A Cluster in Envoy is defined as: "A group of logically similar endpoints that Envoy connects to." Each cluster has a name, which traffic extends to be a domain name. See "Naming Clusters" below.

The use case for this plugin is when a cluster has endpoints running in multiple (Kubernetes?) clusters and you need to steer traffic to (or away) from these endpoints, i.e. endpoint A needs to be upgraded, so all traffic to it is drained. Or the entire Kubernetes needs to upgraded, and all endpoints need to be drained from it.

Traffic discovers the endpoints via Envoy's xDS protocol (using ADS). Endpoints and clusters are discovered every 10 seconds. The plugin hands out responses that adhere to these assignments. Only endpoints that are healthy are handed out.

For A and AAAA queries each DNS response contains a single IP address that's considered the best one. The TTL on these answer is set to 5s. It will only return successful responses either with an answer or otherwise a NODATA response. Queries for non-existent clusters get a NXDOMAIN, where the minimal TTL is also set to 5s.

For SRV queries all healthy backends will be returned - assuming the client doing the query is smart enough to select the best one. When SRV records are returned, the endpoint DNS names are synthesized endpoint-<N>.<cluster>.<zone> that carries the IP address. Querying for these synthesized names works as well.

The traffic plugin has no notion of draining, drop overload and anything that advanced, it just acts upon assignments. This is means that if a endpoint goes down and traffic has not seen a new assignment yet, it will still include this endpoint address in responses.

Load reporting is not supported for the following reason. A DNS query is done by a resolver. Behind this resolver (which can also cache) there may be many clients that will use this reply. The responding server (CoreDNS) has no idea how many clients use this resolver. So reporting a load of +1 on the CoreDNS side can results in anything from 1 to 1000+ of queries on the endpoint, making the load reporting from traffic highly inaccurate.

Syntax

traffic TO...

This enabled the traffic plugin, with a default node ID of coredns and no TLS.
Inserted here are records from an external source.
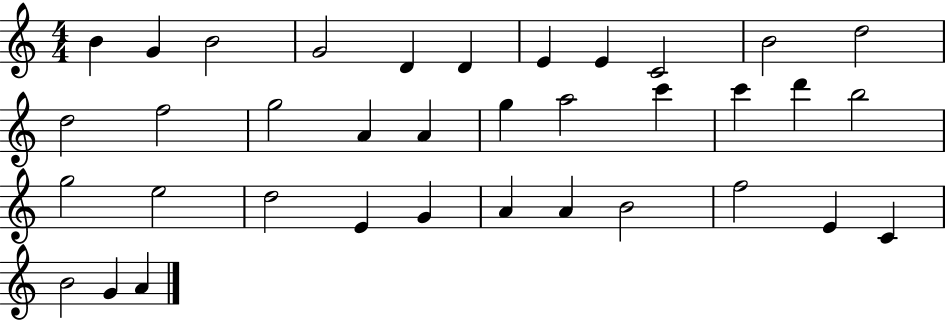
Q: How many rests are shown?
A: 0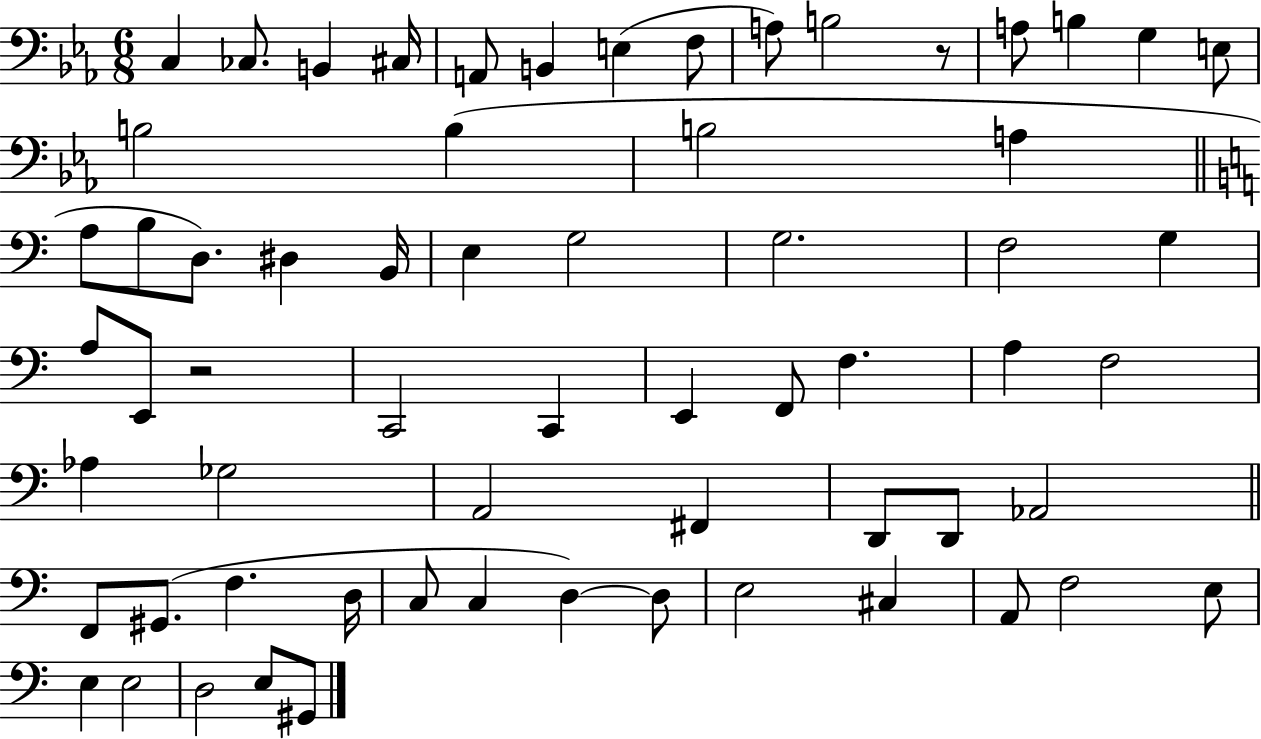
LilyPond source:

{
  \clef bass
  \numericTimeSignature
  \time 6/8
  \key ees \major
  c4 ces8. b,4 cis16 | a,8 b,4 e4( f8 | a8) b2 r8 | a8 b4 g4 e8 | \break b2 b4( | b2 a4 | \bar "||" \break \key a \minor a8 b8 d8.) dis4 b,16 | e4 g2 | g2. | f2 g4 | \break a8 e,8 r2 | c,2 c,4 | e,4 f,8 f4. | a4 f2 | \break aes4 ges2 | a,2 fis,4 | d,8 d,8 aes,2 | \bar "||" \break \key c \major f,8 gis,8.( f4. d16 | c8 c4 d4~~) d8 | e2 cis4 | a,8 f2 e8 | \break e4 e2 | d2 e8 gis,8 | \bar "|."
}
  • TO... are the control plane endpoints to connect to. These must start with grpc://. The port number defaults to 443, if not specified.

The extended syntax is available if you want more control.

traffic TO... {
    node ID
    tls CERT KEY CA
    tls_servername NAME
    ignore_health
}
  • node ID is how traffic identifies itself to the control plane. This defaults to coredns.

  • tls CERT KEY CA define the TLS properties for gRPC connection. If this is omitted an insecure connection is attempted. From 0 to 3 arguments can be provided with the meaning as described below

    • tls - no client authentication is used, and the system CAs are used to verify the server certificate
    • tls CA - no client authentication is used, and the file CA is used to verify the server certificate
    • tls CERT KEY - client authentication is used with the specified cert/key pair. The server certificate is verified with the system CAs.
    • tls CERT KEY CA - client authentication is used with the specified cert/key pair. The server certificate is verified using the specified CA file.
  • tls_servername NAME allows you to set a server name in the TLS configuration. This is needed because traffic connects to an IP address, so it can't infer the server name from it.

  • ignore_health can be enabled to ignore endpoint health status, this can aid in debugging.

Naming Clusters

When a cluster is named this usually consists out of a single word, i.e. "cluster-v0", or "web". The traffic plugins uses the name(s) specified in the Server Block to create fully qualified domain names. For example if the Server Block specifies lb.example.org as one of the names, and "cluster-v0" is one of the load balanced cluster, traffic will respond to query asking for cluster-v0.lb.example.org. and the same goes for web; web.lb.example.org.

Metrics

If monitoring is enabled (via the prometheus plugin) then the following metric are exported:

  • coredns_traffic_clusters_tracked{} the number of tracked clusters.

Ready

This plugin report readiness to the ready plugin. This will happen after a gRPC stream has been established to the control plane.

Examples

lb.example.org {
    traffic grpc://127.0.0.1:18000 {
        node test-id
    }
    debug
    log
}

This will load balance any names under lb.example.org using the data from the manager running on localhost on port 18000. The node ID will be test-id and no TLS will be used.

Also See

The following documents provide some background on Envoy's control plane.

Bugs

Priority and locality information from ClusterLoadAssignments is not used. Multiple TO addresses is not implemented. Credentials are not implemented.